_Tasks_
A. In the camping story, rewrite the passage starting with "IMG_4920.JPG" and going on through "making dumb jokes.", putting "silly jokes" in place of "dumb jokes".
B. From the camping story, list each condition the sentence beginning "We were cold" says the group was in.
C. Write what comes next in the camping story, picking up after its final sentence.

_Study text_

^^^^^^^^^^^^^^^^

If there had been a time to panic and turn ugly, it would have been in that moment. It was roughly 7:45pm and completely dark. We were cold, hungry, separated from all the gear and food we’d remembered to bring, and in the middle of nowhere without cell reception. Cady and Jacob remained calm and good humored throughout the ordeal. I endeavored to follow their example. Jacob borrowed the landline from the owner of the campground, a middle-aged man with a large handlebar mustache, and was able to call for roadside assistance.

IMG_4920.JPG

Cady kept the fire going (this and the fact that we were all wearing our warmest layers were the only things we had going for us). I ran messages back and forth between Cady and Jacob, and tried my best to keep the mood light by making dumb jokes.

^^^^^^^^^^^^^^^^

_Dataset excerpts_
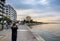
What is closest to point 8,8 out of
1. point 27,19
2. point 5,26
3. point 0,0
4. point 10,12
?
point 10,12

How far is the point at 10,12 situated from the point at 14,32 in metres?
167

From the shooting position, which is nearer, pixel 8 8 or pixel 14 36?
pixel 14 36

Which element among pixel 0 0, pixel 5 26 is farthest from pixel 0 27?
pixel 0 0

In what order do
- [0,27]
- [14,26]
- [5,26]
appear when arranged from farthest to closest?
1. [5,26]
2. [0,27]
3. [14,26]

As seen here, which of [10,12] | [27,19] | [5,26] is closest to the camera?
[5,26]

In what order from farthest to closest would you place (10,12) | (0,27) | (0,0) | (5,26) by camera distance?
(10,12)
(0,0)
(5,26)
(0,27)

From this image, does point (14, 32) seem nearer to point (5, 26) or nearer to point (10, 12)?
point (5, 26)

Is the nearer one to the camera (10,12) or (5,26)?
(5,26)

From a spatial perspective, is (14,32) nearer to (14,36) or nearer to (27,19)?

^^^^^^^^^^^^^^^^

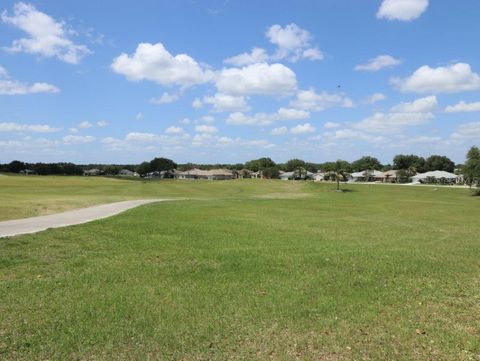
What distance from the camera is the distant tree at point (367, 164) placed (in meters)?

^^^^^^^^^^^^^^^^

_Response list_
A.
IMG_4920.JPG

Cady kept the fire going (this and the fact that we were all wearing our warmest layers were the only things we had going for us). I ran messages back and forth between Cady and Jacob, and tried my best to keep the mood light by making silly jokes.

B.
- cold
- hungry
- separated from all the gear and food they'd remembered to bring
- in the middle of nowhere without cell reception

C.
Sometime between 9 and 9:30pm, as we huddled around the fire for warmth, a massive truck pulled into the campground. From the truck emerged a man wearing a Rumney Fire Department t-shirt. There was something strange about the way he moved, but I couldn’t figure out what it was. Though he was in a t-shirt, he seemed unfazed by the cold. He had the skinniest arms I’d ever seen on an adult human being. He introduced himself as Rick but did not offer to shake hands. He took stock of the situation and pulled a tool kit from his truck. It was then I noticed his hands. They were curved towards his forearms like hooks. He could move his fingers but seemed unable to straighten his wrists. He twisted his body into strange positions to compensate for these frozen hooks.

“Is your tent inside?” Rick asked as he worked. We nodded, unwilling to reveal the true depths of our idiocy.

“I’ll try to make it quick, then.” He inserted a piece of rubber that looked much like a doorstop into the top of the driver’s door and pounded it in with the back of his hand. This created a gap through which he passed a hooked piece of wire.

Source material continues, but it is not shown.